Would you quote every entry exactly, dropping only the pictures?

- - -

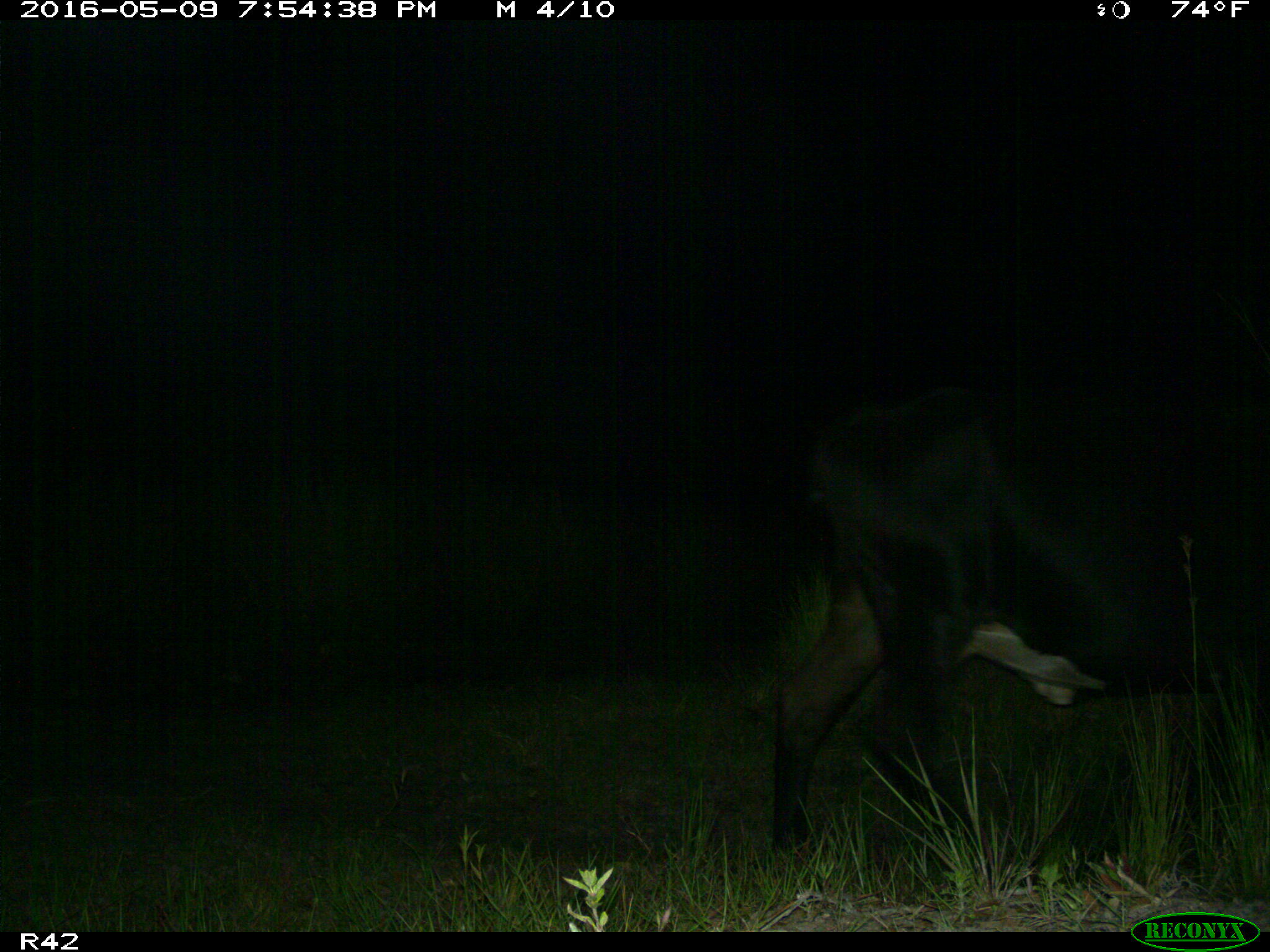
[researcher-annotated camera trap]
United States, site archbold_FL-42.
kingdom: Animalia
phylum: Chordata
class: Mammalia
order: Artiodactyla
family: Bovidae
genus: Bos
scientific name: Bos taurus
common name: domestic cow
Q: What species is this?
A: Bos taurus (domestic cow).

- - -

▶ **Written answer**:
[researcher-annotated camera trap]
United States, site archbold_FL-42.
kingdom: Animalia
phylum: Chordata
class: Mammalia
order: Artiodactyla
family: Bovidae
genus: Bos
scientific name: Bos taurus
common name: domestic cow
Q: What species is this?
A: Bos taurus (domestic cow).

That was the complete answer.